Changed my screen name, but also

*bump*


----------



## Remus Lupin

*bump*


----------



## Remus Lupin

Nobody? Really?

Oh well,

*bump*


----------



## Urbannen

I'm originally from Hannibal, MO, so I can answer "Yes, really, nobody."  

That is, there are probably no gamers in Quincy that are also on ENWorld.  But who knows?  I think there's a comic book store down by the State Street Store (if that place is still there) that maybe sells RPG products.  Someone there might be able to give you some leads.  The only other place I know of that sells RPG products is the Waldenbooks in the mall.  Maybe there are gamers at Quincy College?  (I'm doubtful.)    

-Caveat:  I haven't been to Quincy in several years.

I'm just saying that I get the impression that Quincy is not a roleplaying mecca - it may take a while.  Good luck to you!


----------



## toucanbuzz

*Resurrecting this thread, Quincy IL*

I recently moved to Hannibal MO for a job and am looking for D&D gamers in the area, including Quincy IL.  Although I've been here months, I am having trouble even finding an RPG gaming store!  I've been playing 2nd Ed. for years now because my last group and I just didn't pony up the dough for the 3rd edition books (and we're too set in our ways); generally in the Realms setting with a bit of Dragonlance, Ravenloft, Dark Sun, and even a stint of old Buck Rogers.  

Anyhow, looking for a seasoned group, have DM'd for years in 2nd edition but not 3rd, so would prefer to play 3rd.  Always have enjoyed a gaming group ages 22 and up, generally somewhat responsible crowd whose idea of gaming is to have fun and socialize, not build uber-PCs or engage in mindless hack n' slash with Tiamat at 1st level alongside the avatar of Tempus and armed with Holy Avengers that we 'found' in the trash of a gnomish inventor.  You get the point.

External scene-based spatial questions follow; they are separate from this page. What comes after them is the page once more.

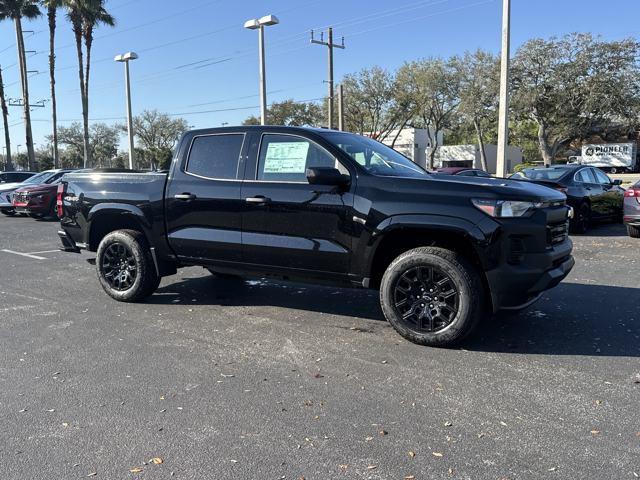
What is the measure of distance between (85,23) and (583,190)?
1283 inches

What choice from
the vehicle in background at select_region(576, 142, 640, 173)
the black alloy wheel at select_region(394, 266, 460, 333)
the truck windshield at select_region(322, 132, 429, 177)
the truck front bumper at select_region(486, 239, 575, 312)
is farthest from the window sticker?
the vehicle in background at select_region(576, 142, 640, 173)

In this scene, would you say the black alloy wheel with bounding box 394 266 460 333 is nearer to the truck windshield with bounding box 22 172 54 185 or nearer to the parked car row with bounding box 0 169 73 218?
the parked car row with bounding box 0 169 73 218

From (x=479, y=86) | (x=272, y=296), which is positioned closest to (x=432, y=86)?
(x=479, y=86)

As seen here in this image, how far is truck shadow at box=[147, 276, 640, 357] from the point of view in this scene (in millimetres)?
4801

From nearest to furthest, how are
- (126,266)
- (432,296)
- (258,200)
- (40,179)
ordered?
1. (432,296)
2. (258,200)
3. (126,266)
4. (40,179)

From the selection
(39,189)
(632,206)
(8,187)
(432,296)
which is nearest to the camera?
(432,296)

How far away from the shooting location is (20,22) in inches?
1313

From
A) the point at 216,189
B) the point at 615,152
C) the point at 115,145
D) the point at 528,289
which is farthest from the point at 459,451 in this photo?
the point at 115,145

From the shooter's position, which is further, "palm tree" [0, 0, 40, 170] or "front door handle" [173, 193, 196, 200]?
"palm tree" [0, 0, 40, 170]

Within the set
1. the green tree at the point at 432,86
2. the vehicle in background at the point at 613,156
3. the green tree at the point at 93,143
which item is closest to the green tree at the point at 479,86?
the green tree at the point at 432,86

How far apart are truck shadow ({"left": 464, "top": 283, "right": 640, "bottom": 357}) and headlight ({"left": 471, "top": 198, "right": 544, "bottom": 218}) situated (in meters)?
1.17

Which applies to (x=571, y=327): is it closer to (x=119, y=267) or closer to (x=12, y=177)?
(x=119, y=267)

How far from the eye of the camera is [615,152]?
53594 millimetres

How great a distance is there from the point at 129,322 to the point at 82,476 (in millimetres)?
2975
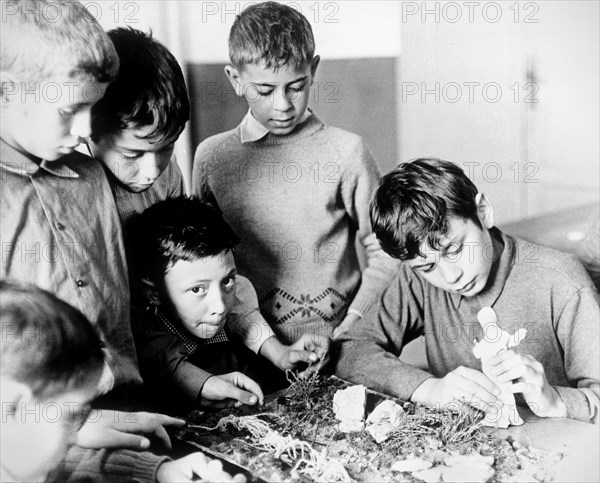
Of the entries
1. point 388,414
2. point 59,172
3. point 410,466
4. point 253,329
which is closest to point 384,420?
point 388,414

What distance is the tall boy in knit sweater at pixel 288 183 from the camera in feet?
5.33

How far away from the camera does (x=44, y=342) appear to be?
1.50m

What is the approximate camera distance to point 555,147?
5.63ft

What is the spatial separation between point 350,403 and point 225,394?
26 centimetres

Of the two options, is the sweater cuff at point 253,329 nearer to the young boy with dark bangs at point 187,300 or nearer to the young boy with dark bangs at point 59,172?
the young boy with dark bangs at point 187,300

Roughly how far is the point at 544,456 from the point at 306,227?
662 millimetres

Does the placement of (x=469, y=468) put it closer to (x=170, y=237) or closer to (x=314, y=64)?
(x=170, y=237)

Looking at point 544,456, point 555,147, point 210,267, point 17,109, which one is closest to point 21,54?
point 17,109

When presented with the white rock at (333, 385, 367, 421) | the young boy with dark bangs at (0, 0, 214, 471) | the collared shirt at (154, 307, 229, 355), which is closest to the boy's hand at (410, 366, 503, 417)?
the white rock at (333, 385, 367, 421)

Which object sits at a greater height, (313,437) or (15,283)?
(15,283)

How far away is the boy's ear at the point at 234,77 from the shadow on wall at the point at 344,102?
1cm

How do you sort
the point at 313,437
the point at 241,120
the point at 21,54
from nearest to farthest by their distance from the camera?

Any connections anyone has in the area or even directions to an RPG store would be greatly appreciated!  Thanks.


----------



## DragonsHeart80

I will be moving to Quincy within the next month (Hopefully) and would love to play.  Im 23 and have been playing D&D for about 13 years.  Have played 3rd since it came out and have looked upon 3.5.

E-mail me at DragonsHeart80@hotmail.com


----------



## Wolfspirit

Yeah, good luck.  Most of my extended family lives over there, (Ursa and Lima, mostly), and it's definatly not a very D&D friendly area.  I tend to refer to it when I go there for Christmas as the "Land Internet Forgot".  The only place I know of that even sells some D&D stuff is the Waldens in the mall (forgot its name).

I will ask my Grandma if she knows anything when I call her this weekend.


----------



## Urbannen

Wolfspirit said:
			
		

> \ "Land Internet Forgot".




   

So true!  My mother still acts as though it's out of the ordinary that her neighbors get internet in their home.


----------



## pogre

Hey guys,

There used to be a gaming convention in Quincy called QuinCon put on by the Great River Gaming Guild. I have no idea if it is still going.

Holy Cow! I just found a web presence for QuinCon and the convention is the last weekend in June. The website is hosted on Angelfire though so prepare for pop-ups. The page gives a contact of kai_firewolf@yahoo.com - no real name.


----------



## marketingman

What is cool is I use to attend the convention as a dealer, they run a very good show and have had a very stead group. Of couse I have not done any conventionas since November 2001.

What is cool is that the  upstairs is a bowling alley and the local gameshop was four doors down. Usuall deallers were the gameroom from Peoria and Dragons Table from Champaign.


----------



## toucanbuzz

Thanks for the replies!  Disheartening to hear this size of town doesn't even have a good gaming store.  I remember taking a road-trip back in highschool to the QuinCon years ago, back before I had ditched all my old Magic cards and had the free time to pull all-night marathons.  Not bad.  This QuinCon unfortunately runs at the exact same time I promised I'd be at a wedding (not my own).  I'll keep my fingers crossed and hope some miracle saves me from having to trek to southern Indiana, but hope is slim.....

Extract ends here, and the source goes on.